Quando em 1962, após o fim das guerras coloniais, os líderes partidários começaram a planear a restituição à Assembleia Nacional dos poderes cedidos em 1959, Charles de Gaulle decidiu fazer a sua própria revisão constitucional, da qual constava a eleição por sufrágio universal do presidente da República, o que foi aprovado em referendo realizado a 28 de novembro de 1962, a que se seguiu a reeleição de Charles de Gaulle em 1965, em que tinha como opositor François Mitterrand. No entanto, apesar da consolidação político-financeira, quer ao nível interno, quer ao nível externo, Charles de Gaulle viu-se confrontado, em maio de 1968, com graves distúrbios sociais, numa primeira fase, de origem estudantil, desenvolvendo-se para movimentos sindicalistas, que perturbaram toda a França e, finalmente, levaram à dissolução da Assembleia Nacional por decisão de Gaulle. As consequentes eleições antecipadas deram uma larga vitória aos gaullistas.

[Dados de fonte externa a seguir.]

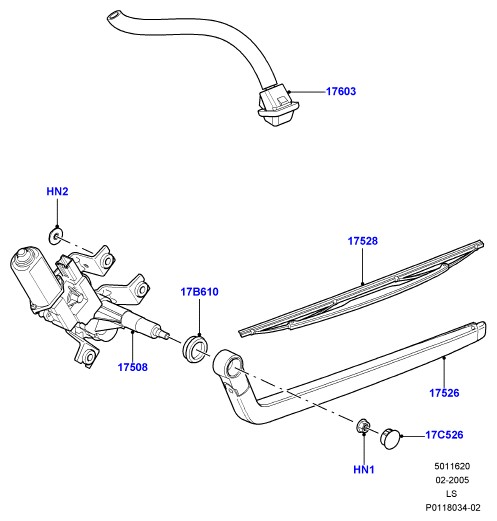 17603

HN2

17528

17B610

17508

17526

17C526

HN1

5011620
02-2005
LS
P0118034-02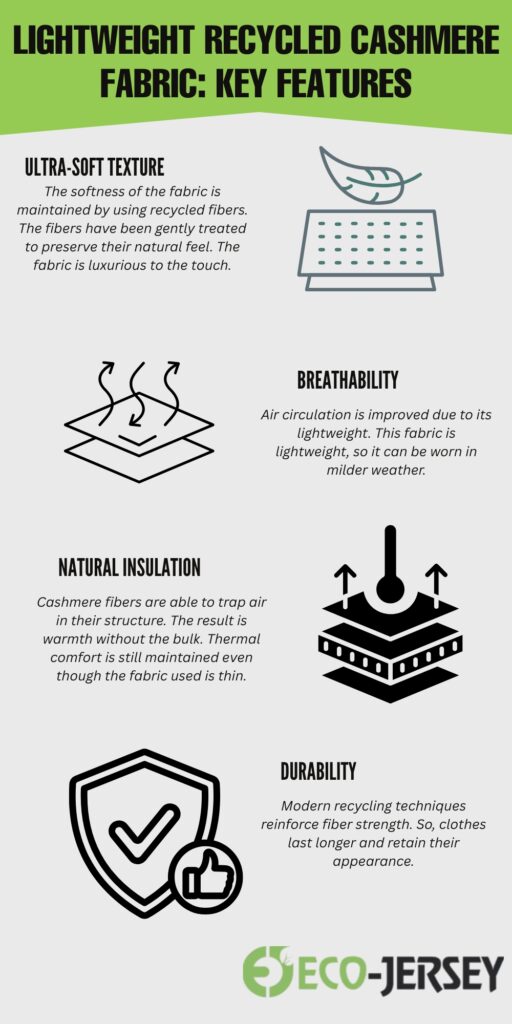 LIGHTWEIGHT RECYCLED CASHMERE FABRIC: KEY FEATURES

ULTRA-SOFT TEXTURE

The softness of the fabric is maintained by using recycled fibers. The fibers have been gently treated to preserve their natural feel. The fabric is luxurious to the touch.

BREATHABILITY

Air circulation is improved due to its lightweight. This fabric is lightweight, so it can be worn in milder weather.

NATURAL INSULATION

Cashmere fibers are able to trap air in their structure. The result is warmth without the bulk. Thermal comfort is still maintained even though the fabric used is thin.

DURABILITY

Modern recycling techniques reinforce fiber strength. So, clothes last longer and retain their appearance.

ECO-JERSEY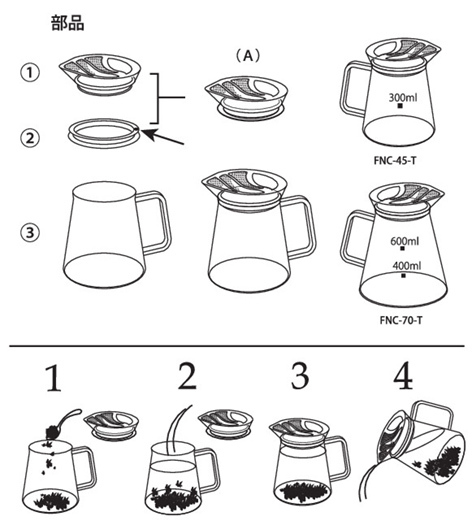 部品

①

②

③

（A）

300ml

FNC-45-T

600ml

400ml

FNC-70-T

1

2

3

4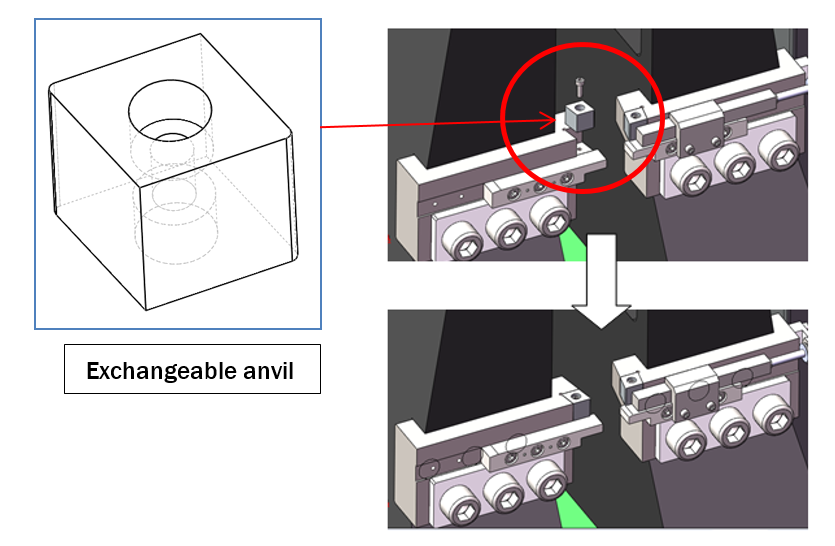 Exchangeable anvil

Contudo, De Gaulle decidiu colocar em referendo uma série de emendas constitucionais e, implicitamente, o seu prestígio, acabando derrotado e, por conseguinte, abandonando o cargo. Apesar de tudo, o sistema presidencialista imposto por Charles de Gaulle manteve-se desde então. Os gaullistas mantiveram-se no Poder com a eleição de Georges Pompidou, mas em 1974 perderam em favor do candidato conservador, Giscard d'Estaing, eleições das quais também saiu derrotado, novamente, o candidato socialista, François Mitterrand. Este líder partidário acabaria por ganhar as eleições de 1981, graças às reformas propostas ao eleitorado: a nacionalização de um largo setor da economia (incluindo bancos privados e as grandes indústrias), a descentralização administrativa em favor dos executivos locais e regionais e o aumento dos benefícios sociais (pensões, reformas, etc.), entre outras. Estas reformas foram postas em prática após a vitória socialista para a Assembleia Nacional (que tinha sido dissolvida por Mitterrand).

Embora nos primeiros anos estas medidas tenham sido benéficas, a crise internacional impediu o completo sucesso deste programa de reformas, minando a popularidade dos socialistas, o que levaria à vitória de Jacques Chirac nas eleições legislativas de 1986.

A França enfrentava, então, a possibilidade de uma crise política derivada da coabitação entre um presidente socialista e um primeiro-ministro de direita, mas tal não aconteceu graças à liberdade executiva que Mitterrand concedeu a Chirac, optando este pelo respeito absoluto do papel constitucional concedido ao presidente. Esta estratégia daria a Miterrand a vitória nas eleições de 1988, em que derrotou Jacques Chirac, cuja popularidade tinha decrescido nos dois anos precedentes por causa da sua política de inverter as reformas socialistas do início da década.

O segundo mandato de Mitterrand teve como maior preocupação o papel político e económico da França no seio da Comunidade Europeia, sobretudo tendo em conta o fortalecimento da CE previsto para 1992. Deste modo se explica a política de aproximação levada a cabo pela França à Alemanha, no que ficou conhecido por "Eixo Paris-Bona". O decorrer deste mandato revelou-se penoso para o presidente francês, não só pelas dúvidas levantadas em relação à possível colaboração deste com o Governo de Vichy (1940-44), mas também por causa da sua prolongada doença, que o levaria à morte no início de 1996.

Uma série de escândalos de corrupção envolvendo membros do Governo socialista estiveram na base da viragem política registada em França, culminando com a vitória de Jacques Chirac nas eleições presidenciais de 1995.

Nas eleições presidenciais francesas de junho de 2002, Jacques Chirac foi eleito com mais de 80% de votos, embora Le Pen, candidato da extrema-direita, tivesse chegado à segunda volta. Nas eleições regionais francesas de 2004, a esquerda derrotou o centro-direita de Jacques Chirac, embora estas eleições não afetassem a composição do Parlamento francês eleito em 2002.